On March 13 2006, a bill concerning the Financial Instruments and Exchange Law (the FIEL) was submitted to the Diet. The FIEL will amend, with respect to various financial instruments, a number of statutes to ensure greater investor protection and to regulate traders dealing in financial instruments. Under the new regime, investor protection will be broadened and strengthened, but some regulations will be eased to reduce trading costs associated with excessive restriction. The FIEL is expected to come into effect within 18 months of its promulgation.

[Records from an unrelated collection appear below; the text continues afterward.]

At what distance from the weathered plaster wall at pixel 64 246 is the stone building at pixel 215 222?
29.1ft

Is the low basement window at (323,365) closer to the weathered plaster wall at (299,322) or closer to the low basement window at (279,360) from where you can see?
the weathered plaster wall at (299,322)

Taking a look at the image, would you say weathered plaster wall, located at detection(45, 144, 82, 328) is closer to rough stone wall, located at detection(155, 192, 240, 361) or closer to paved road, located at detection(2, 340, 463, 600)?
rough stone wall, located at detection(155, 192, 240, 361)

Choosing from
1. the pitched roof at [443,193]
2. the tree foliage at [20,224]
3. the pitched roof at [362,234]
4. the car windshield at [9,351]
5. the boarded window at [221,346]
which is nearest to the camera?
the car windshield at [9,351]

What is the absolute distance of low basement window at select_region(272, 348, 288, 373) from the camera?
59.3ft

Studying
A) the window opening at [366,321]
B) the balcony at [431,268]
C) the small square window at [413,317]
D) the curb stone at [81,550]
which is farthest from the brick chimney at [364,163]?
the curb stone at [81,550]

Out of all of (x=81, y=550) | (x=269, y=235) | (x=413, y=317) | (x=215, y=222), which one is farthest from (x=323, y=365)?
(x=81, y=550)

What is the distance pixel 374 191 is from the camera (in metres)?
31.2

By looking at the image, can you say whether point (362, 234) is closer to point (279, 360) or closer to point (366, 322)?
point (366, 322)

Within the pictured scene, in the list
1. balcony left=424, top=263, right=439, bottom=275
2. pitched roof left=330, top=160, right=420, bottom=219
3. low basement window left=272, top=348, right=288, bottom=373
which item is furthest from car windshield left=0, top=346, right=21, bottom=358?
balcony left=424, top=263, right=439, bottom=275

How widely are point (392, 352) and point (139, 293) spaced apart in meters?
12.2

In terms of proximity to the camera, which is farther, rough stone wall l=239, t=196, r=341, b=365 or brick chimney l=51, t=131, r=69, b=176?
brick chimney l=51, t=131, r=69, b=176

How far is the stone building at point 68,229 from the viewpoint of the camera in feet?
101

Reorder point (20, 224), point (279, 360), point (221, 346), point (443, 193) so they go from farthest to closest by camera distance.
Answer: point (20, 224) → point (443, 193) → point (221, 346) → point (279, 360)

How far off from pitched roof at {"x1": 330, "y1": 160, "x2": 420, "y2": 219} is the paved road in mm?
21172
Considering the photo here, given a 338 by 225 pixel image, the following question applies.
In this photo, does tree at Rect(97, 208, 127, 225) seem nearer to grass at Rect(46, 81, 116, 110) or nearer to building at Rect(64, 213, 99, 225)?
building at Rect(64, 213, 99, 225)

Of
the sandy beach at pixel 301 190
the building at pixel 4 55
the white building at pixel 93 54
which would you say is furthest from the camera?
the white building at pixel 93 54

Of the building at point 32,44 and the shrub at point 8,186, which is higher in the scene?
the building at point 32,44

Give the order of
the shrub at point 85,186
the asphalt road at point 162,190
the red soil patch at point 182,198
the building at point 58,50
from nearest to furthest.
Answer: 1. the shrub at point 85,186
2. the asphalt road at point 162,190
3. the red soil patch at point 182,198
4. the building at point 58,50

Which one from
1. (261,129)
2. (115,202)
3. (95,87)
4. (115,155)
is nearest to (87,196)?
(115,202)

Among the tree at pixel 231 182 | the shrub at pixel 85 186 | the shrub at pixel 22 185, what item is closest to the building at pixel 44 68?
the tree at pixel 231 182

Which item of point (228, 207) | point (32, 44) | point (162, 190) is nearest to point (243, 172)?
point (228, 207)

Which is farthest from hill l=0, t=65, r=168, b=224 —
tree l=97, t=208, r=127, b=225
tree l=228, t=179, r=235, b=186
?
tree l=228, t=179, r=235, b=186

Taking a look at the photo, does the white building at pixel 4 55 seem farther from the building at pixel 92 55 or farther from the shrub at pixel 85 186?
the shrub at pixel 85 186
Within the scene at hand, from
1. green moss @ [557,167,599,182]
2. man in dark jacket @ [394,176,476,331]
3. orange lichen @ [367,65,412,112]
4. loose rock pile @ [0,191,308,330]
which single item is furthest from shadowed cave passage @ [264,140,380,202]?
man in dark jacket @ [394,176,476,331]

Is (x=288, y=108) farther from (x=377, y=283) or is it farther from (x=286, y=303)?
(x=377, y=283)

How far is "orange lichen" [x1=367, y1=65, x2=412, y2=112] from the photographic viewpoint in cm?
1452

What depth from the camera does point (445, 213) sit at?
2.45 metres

To better protect investors, the FIEL will more comprehensively regulate the trading of various financial instruments across a number of sectors. Under the current system, the laws that regulate financial instruments, such as the Securities and Exchange Law (the SEL) and the Financial Futures Trading Law (the FFTL), each cover different types of financial instruments. For instance, the SEL covers only securities and their related instruments, which includes corporate bonds, stocks, certain partnership interests and equity derivatives. The FFTL only regulates financial futures. The FIEL will not only set out wider and more flexible definitions of securities and deemed securities, but will also more broadly and more comprehensively regulate trading of various financial instruments, including securities and financial futures, in the one statute.
The FIEL will impose tighter disclosure requirements on issuers. For financial years commencing on or after April 1 2008, listed companies will be required to file with the securities authorities: (i) quarterly reports; (ii) reports concerning the internal control of the issuer; and (iii) confirmation of the content of annual reports. Current disclosure rules require an issuer to file annual reports and semi-annual reports, but the semi-annual reports will be replaced with quarterly reporting requirements in the case of listed companies. Independent auditors will audit the internal control report.
Under the FIEL, some of the regulations will be relaxed to reduce the trading costs associated with excessive restriction. The restrictions under the FIEL will be applied flexibly depending on the nature of investors (professional or general public). For example, some of the business regulations aimed at correcting the information disparity between an issuer and an investor (such as the obligation to deliver documents before entering into a transaction) will not apply to a sale to or solicitation of professional investors.